Acqua santissima. La Chiesa e la ‘ndrangheta: storia di potere, silenzi e assoluzioni – Nicola Gratteri

SINTESI DEL LIBRO:
La Madonna della Montagna ha «due occhi bianchi e neri, fissi,
che guardano da tutte le parti».1 La statua, costruita in pietra di tufo,
è custodita in un santuario nascosto tra i dirupi dell'Aspromonte, in
una gola bagnata da due fiumi, una zona boschiva, piena di laghetti,
felci, ginestre, in cui crescono il castagno, il pino, la quercia, il
nocchio, il frassino e l'abete. Racconta Edward Lear, scrittore ed
illustratore inglese che visita la Calabria nel 1847:
Senza dubbio, Santa Maria di Polsi è una delle più notevoli scene
che io abbia mai visto; l'edificio è pittoresco, ma non molto antico, e
senza pretese di gusto architettonico, ed è situato in alto sopra il
grande torrente, che viene giù dalla vera cima dell'Aspromonte, la cui
alta vetta - Montalto è il tetto e la corona del paesaggio {...}. Nessun
altro posto, persino più remoto, fa intravedere un paesaggio di
maggiore contrasto persino con quelli in cui giacciono spesso i
solitari monasteri d'Italia, che dalla loro altezza e dal loro angolo
dominano o una distante pianura o il mare. Qui, invece, tutto
intorno, al di sopra e al di sotto, è chiuso da boschi e montagne -
nessuno sbocco, nessuna varietà - soltanto la solitudine ed il senso
dell'eremitaggio regnano sovrani.2
Alla devozione di questa Madonna è legato uno dei pellegrinaggi
più antichi di tutto il Sud d'Italia. Secondo la leggenda, nel luogo
dove oggi sorge l'altare maggiore, nell'XI o XII secolo sarebbe stata
rinvenuta una strana croce di ferro, dissotterrata con le corna da un
torello. C'è chi dice che a trovarla fu un pastorello di Santa Cristina
d'Aspromonte e chi, invece, i levrieri del conte Ruggero, durante una
battuta di caccia. Da allora, migliaia di persone venerano la Madonna
della Montagna, che viene portata in processione ogni anno, nel terzo
giorno di settembre.
«Hanno il privilegio di portatori gli uomini di Bagnara, gente di
mare, audaci e ricchi migratori, pescatori accaniti di pescespada e di
tonni» scrive Corrado Alvaro, l'autore di Gente d'Aspromonte.

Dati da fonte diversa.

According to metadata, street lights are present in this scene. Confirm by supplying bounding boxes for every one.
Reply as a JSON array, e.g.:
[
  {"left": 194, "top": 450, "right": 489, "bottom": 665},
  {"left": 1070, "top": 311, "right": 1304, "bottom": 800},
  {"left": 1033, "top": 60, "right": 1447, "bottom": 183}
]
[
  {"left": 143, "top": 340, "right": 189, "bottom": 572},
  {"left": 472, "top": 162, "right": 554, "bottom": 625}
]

Sono loro i più abili a far correre, come se volasse, l'immagine
della Madonna sul suo pesante piedistallo, mentre le buttano intorno
grano, confetti, fiori; non si sente altro, tra lo sparo dei fucili {...} che
il battito di migliaia di pugni su migliaia di petti, un rombo di
umanità viva tra cui l'uomo più sgannato trema come davanti a
un'armonia più alta della mente umana. Le semplici donne che non
si sanno spiegare nulla, si stracciano il viso e non riescono neppure a
piangere.3
Le cose cambiano sensibilmente alla fine dell'Ottocento, quando
presso il monastero si cominciano a vedere uomini di 'ndrangheta.

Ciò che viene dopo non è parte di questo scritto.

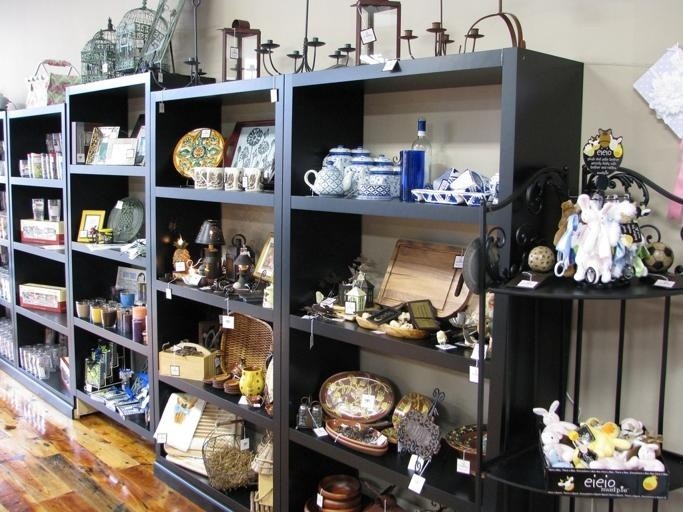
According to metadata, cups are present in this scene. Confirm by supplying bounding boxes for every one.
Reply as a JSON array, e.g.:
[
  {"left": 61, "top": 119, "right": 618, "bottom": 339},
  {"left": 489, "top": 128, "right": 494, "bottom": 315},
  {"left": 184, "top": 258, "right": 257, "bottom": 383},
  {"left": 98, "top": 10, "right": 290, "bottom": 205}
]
[
  {"left": 18, "top": 343, "right": 67, "bottom": 380},
  {"left": 433, "top": 167, "right": 499, "bottom": 192},
  {"left": 188, "top": 167, "right": 264, "bottom": 192},
  {"left": 400, "top": 150, "right": 425, "bottom": 202},
  {"left": 47, "top": 199, "right": 61, "bottom": 222},
  {"left": 76, "top": 286, "right": 136, "bottom": 329},
  {"left": 32, "top": 198, "right": 44, "bottom": 221},
  {"left": 322, "top": 145, "right": 399, "bottom": 199}
]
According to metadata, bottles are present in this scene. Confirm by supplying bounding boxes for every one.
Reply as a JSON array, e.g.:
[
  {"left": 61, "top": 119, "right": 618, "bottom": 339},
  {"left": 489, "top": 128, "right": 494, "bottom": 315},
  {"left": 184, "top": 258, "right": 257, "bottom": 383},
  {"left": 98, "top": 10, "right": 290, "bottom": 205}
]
[
  {"left": 85, "top": 337, "right": 125, "bottom": 392},
  {"left": 297, "top": 404, "right": 322, "bottom": 428},
  {"left": 411, "top": 117, "right": 432, "bottom": 188}
]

Anni in cui centinaia di capre vengono arrostite nei prati vicini, in un
incendio di lumi e lampi di fucili favorito da una concessione
risalente al tempo dei Borbone che, tra arcaicità e tribalismo,
consente l'accesso al santuario anche agli uomini armati.4 L'uscita
della statua della Madonna, allora, veniva celebrata a colpi di fucile
esplosi per aria. Capitava, così, che al termine della festa, tra i boschi
venissero trovati i corpi di persone giustiziate per essere venute
meno alla consegna del silenzio o dell'onore.
Il sangue degli «infami» si mischiava a quello delle capre
scannate per santificare la festa.
Rocco D'Agostino, un commerciante di Santo Stefano
d'Aspromonte citato come teste al processo per l'omicidio di Pietro
Maviglia, ucciso ad Africo, racconta:
Il 3 settembre 1894 mentre mi trovavo a Polsi per la festa della
Madonna della Montagna vidi una sessantina di persone che,
disposte a ferro di cavallo, bevevano e mangiavano.

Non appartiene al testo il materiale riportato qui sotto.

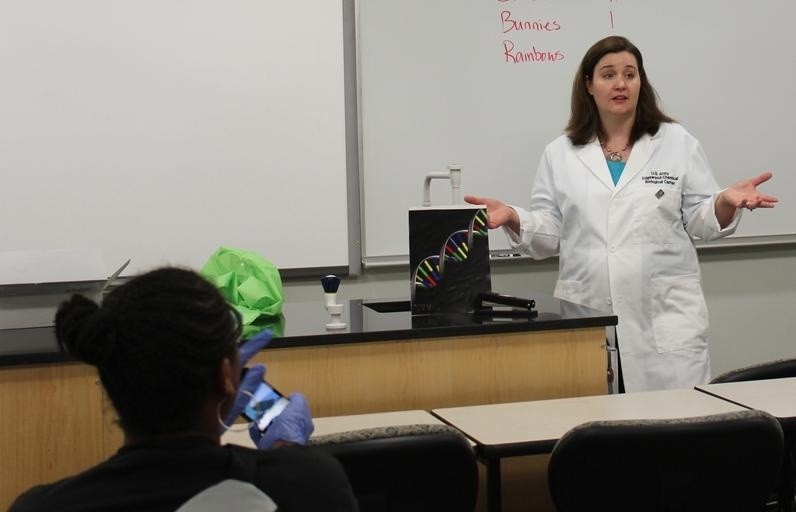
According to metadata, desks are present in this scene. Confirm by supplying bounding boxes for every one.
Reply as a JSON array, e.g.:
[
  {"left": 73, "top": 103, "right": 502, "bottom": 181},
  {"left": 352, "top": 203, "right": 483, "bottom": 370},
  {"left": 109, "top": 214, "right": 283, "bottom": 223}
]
[
  {"left": 694, "top": 376, "right": 796, "bottom": 423},
  {"left": 219, "top": 404, "right": 477, "bottom": 450},
  {"left": 431, "top": 388, "right": 755, "bottom": 511}
]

Tra loro ho riconosciuto Antonio Sergi di Condonili, il quale, al
rientro da Polsi, mi confidò che quella mangiata era stata organizzata
con i soldi delle estorsioni.5
Due anni dopo, Pasquale Trimboli, in un processo davanti al
tribunale di Palmi parla di decine di boss raccolti a cerchio formato,
un rituale della 'ndrangheta, proprio nelle vicinanze del santuario, in
occasione della festa della Madonna.
Le dichiarazioni di D'Agostino e Trimboli trovano conferma in un
rapporto inviato alla procura del Regno dal tenente dei carabinieri
reali di Reggio Calabria, Giuseppe Passarelli, il 17 agosto 1901:
L'ingresso nella società ha luogo ordinariamente il 3 settembre di
ogni anno alla festa della Madonna di Polsi d'Aspromonte, in
prossimità del convento, dove si radunano i principali capi delle
associazioni a delinquere dell'intera provincia e di quelle vicine. A
tutte le associazioni della provincia di Reggio Calabria presiede il
bandito Musolino Giuseppe {...} che in un giorno del settembre 1900
in quel di S. Eufemia d'Aspromonte venne proclamato dai vari capi
ivi convenuti «capo onorario di tutte le società».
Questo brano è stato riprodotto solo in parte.